→ **Your assignment**: Give the count of lines in the records that contain the string "cleaning", and write nothing but that number.

→ **Extracted records**:
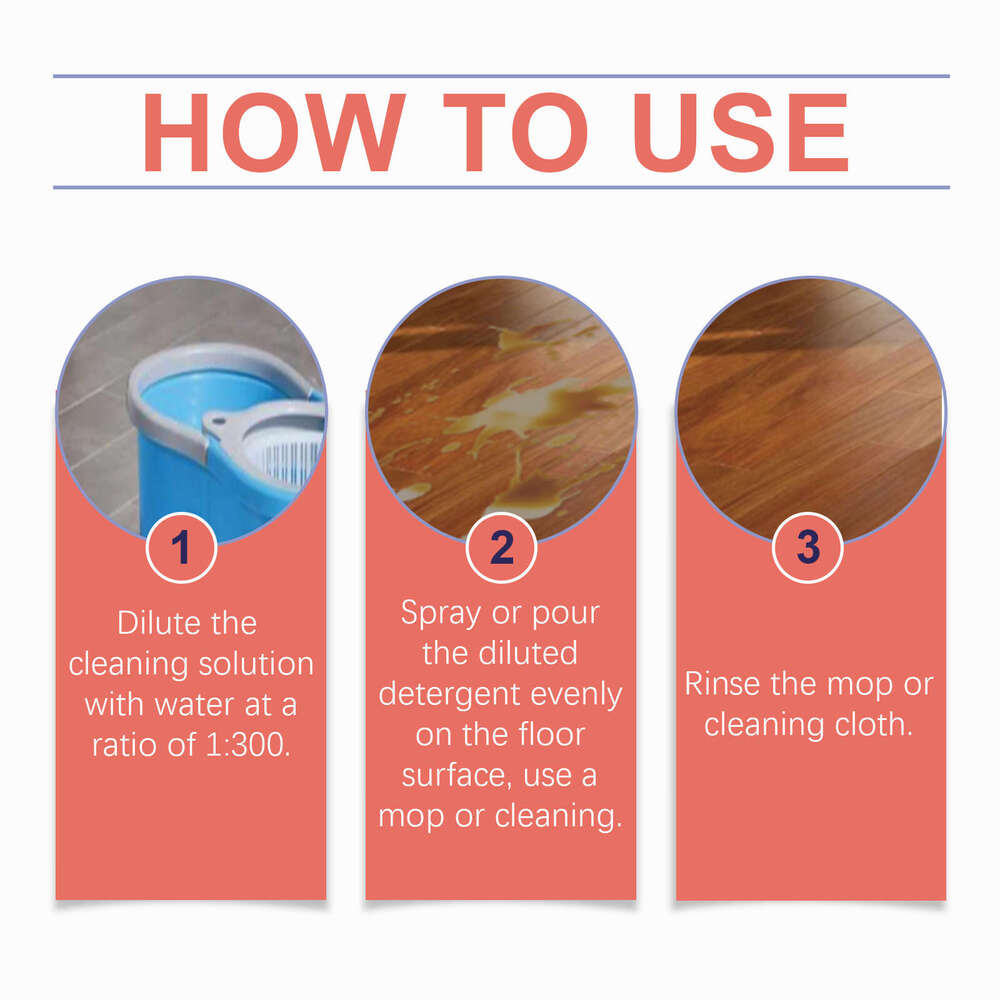 HOW TO USE

1

Dilute the cleaning solution with water at a ratio of 1:300.

2

Spray or pour the diluted detergent evenly on the floor surface, use a mop or cleaning.

3

Rinse the mop or cleaning cloth.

→ **Solution**: 3